We rose at 5.30 to go in the makoros to another island for a game walk hoping to see Letchwe. We saw the rare Pells Fishing owl; Brurbru (telephone bird); wood pecker; black egret; 3 reed buck; a small group of Letchwe, a warthog and some hippo. Next day we moved camp to Moremi Island. The journey of just over three pleasant hours in the mokoros was a highlight for me. Being slowly poled and taking loads of photographs was a once in a lifetime experience. At the new proposed camp site we began clearing a spot to erect tents when suddenly a huge elephant (they do look enormous when they are so close) came walking through just a few feet from us. We had almost pitched the tents on a game path! Adrenalin flowing, we had avoided being trampled. As the sun went down, we observed 11 elephants with 3 calves very close by feeding from where we sat underneath the Jackelberry tree. Moremi was a two-day camp site, so we rested and ate some more delicious tilapia which Taba had caught and we cooked.
During the night I listened to the rumblings of the elephant feeding closeby and eventually I heard the distinctive sound of a lion roaring, probably +/- 10 kms away. Sound travels long distances over water. The next morning after breakfast we went birding in the mokoros and saw the black headed oriel; a hooded vulture; a southern black tit; a white bellied sunbird, a palm swallow, a tiny Pels fishing owl, which was being dive-bombed by starlings. The Goliath heron met us back at camp. I realised how relaxed and sedentary we had all become in the Delta. We cooked a pot of stew over a slow fire with defrosted chunks of impala, vegetables, and tinned tomatoes. We enjoyed a final feast with the guides. Mosquitoes were also feasting and rather bothersome. I was glad we had all been on a course of malaria tablets.

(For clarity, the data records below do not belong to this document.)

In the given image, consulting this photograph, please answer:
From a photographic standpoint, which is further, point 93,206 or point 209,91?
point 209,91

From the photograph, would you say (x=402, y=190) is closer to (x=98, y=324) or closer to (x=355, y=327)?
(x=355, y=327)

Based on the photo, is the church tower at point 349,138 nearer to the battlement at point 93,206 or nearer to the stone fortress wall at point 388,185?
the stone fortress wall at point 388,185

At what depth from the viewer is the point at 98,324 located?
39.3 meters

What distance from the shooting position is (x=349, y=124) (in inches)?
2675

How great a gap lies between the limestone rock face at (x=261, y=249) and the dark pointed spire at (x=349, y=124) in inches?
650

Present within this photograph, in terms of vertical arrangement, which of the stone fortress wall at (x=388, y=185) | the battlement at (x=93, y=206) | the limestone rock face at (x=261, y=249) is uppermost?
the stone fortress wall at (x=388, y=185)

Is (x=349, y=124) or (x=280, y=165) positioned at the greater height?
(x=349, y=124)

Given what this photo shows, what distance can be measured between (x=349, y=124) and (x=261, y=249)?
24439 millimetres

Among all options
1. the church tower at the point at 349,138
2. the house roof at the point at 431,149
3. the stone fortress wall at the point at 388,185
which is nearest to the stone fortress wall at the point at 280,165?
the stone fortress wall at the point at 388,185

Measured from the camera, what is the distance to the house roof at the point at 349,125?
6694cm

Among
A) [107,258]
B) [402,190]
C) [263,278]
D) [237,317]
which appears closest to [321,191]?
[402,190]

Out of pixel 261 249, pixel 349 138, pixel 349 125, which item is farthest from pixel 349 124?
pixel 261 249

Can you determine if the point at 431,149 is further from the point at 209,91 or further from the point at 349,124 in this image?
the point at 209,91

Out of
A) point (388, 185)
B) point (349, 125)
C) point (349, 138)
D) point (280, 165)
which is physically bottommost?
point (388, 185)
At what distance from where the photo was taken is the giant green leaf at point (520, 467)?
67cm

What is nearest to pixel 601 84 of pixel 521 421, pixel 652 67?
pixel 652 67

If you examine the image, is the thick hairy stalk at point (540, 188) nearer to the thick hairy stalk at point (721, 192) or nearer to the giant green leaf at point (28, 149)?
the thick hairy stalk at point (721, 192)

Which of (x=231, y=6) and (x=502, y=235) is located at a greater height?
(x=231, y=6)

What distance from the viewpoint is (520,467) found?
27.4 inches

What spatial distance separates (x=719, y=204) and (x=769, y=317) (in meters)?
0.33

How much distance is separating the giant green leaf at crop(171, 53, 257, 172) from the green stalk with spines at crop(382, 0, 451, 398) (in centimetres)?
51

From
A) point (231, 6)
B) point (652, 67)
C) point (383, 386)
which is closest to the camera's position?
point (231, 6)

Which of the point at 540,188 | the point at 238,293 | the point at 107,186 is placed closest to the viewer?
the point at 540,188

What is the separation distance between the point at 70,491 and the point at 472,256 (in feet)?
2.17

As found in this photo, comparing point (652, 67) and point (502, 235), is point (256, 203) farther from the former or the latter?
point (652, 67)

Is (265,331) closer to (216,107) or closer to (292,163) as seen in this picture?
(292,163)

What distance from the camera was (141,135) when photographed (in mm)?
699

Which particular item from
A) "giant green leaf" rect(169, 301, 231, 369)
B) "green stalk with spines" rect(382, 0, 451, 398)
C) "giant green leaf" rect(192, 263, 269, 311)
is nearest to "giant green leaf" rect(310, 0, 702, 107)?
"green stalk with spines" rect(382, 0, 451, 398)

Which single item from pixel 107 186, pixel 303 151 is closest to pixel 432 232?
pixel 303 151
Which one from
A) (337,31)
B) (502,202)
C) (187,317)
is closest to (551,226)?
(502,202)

O ur flight out of the Delta departed at 11 am, so we returned in the mokoros, tipped the polers, gave them all our left-over food supplies, Sally’s tent, our medical bag and some clothing. We waved them goodbye and headed back to Maun where our car was parked. From there it was quite a journey to return home via Namibia. But that story can wait for another time.

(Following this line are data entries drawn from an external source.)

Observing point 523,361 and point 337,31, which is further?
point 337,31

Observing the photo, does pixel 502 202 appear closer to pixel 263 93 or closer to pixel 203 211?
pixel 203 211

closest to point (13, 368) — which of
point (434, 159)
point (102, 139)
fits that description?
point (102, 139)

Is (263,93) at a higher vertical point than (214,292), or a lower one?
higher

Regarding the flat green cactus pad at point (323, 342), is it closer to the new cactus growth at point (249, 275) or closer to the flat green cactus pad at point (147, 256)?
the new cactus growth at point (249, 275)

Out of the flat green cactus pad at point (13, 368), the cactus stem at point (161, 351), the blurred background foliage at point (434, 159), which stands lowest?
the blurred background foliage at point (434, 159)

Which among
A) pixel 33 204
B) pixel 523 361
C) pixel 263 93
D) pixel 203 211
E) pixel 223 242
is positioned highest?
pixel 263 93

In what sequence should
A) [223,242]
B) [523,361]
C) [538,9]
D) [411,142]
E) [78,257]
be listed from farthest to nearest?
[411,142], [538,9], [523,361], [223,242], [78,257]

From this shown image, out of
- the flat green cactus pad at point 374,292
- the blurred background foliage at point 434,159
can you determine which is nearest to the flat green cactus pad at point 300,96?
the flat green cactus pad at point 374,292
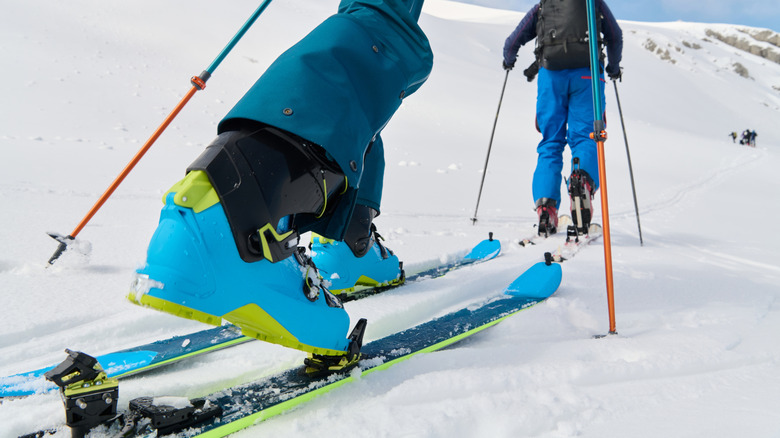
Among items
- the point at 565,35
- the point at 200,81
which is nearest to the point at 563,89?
the point at 565,35

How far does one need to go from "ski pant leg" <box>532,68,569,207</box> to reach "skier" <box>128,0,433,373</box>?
2.49 meters

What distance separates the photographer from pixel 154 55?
1257 centimetres

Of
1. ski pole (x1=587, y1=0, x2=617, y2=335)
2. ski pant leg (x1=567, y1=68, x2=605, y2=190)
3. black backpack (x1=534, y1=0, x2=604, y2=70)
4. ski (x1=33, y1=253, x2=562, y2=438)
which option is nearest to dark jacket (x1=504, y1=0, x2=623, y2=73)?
black backpack (x1=534, y1=0, x2=604, y2=70)

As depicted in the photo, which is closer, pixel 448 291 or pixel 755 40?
pixel 448 291

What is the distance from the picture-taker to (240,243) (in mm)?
1014

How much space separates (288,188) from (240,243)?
0.53 ft

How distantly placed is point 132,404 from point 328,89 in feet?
2.62

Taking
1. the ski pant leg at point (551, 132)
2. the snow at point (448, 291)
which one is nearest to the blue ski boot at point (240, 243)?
the snow at point (448, 291)

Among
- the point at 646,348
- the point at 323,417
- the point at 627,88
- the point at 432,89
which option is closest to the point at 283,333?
the point at 323,417

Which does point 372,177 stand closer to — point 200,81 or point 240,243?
point 240,243

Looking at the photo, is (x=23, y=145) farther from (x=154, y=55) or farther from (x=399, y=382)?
(x=154, y=55)

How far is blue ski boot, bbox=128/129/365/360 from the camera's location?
944 mm

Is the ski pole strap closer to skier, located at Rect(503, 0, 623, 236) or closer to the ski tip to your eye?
the ski tip

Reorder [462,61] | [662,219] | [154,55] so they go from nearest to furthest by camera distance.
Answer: [662,219] → [154,55] → [462,61]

I sincerely believe that life is on your side if you have a positive attitude. We were sensible; planned well; our mindset was harmonious; the air was crisp and clean; the vehicle was trustworthy; and my character made a difference to how it all unfolded. Challenges were presented. How you approach things determines the outcome. For example Diesel wasn’t readily available so it was prudent to fill up whenever it was on offer. I got heat stroke at one point and discovered the joy of wearing a wet cloth around my neck. Age never slowed me down and I embraced this adventure whole-heartedly. I would do it all again even if I was 80!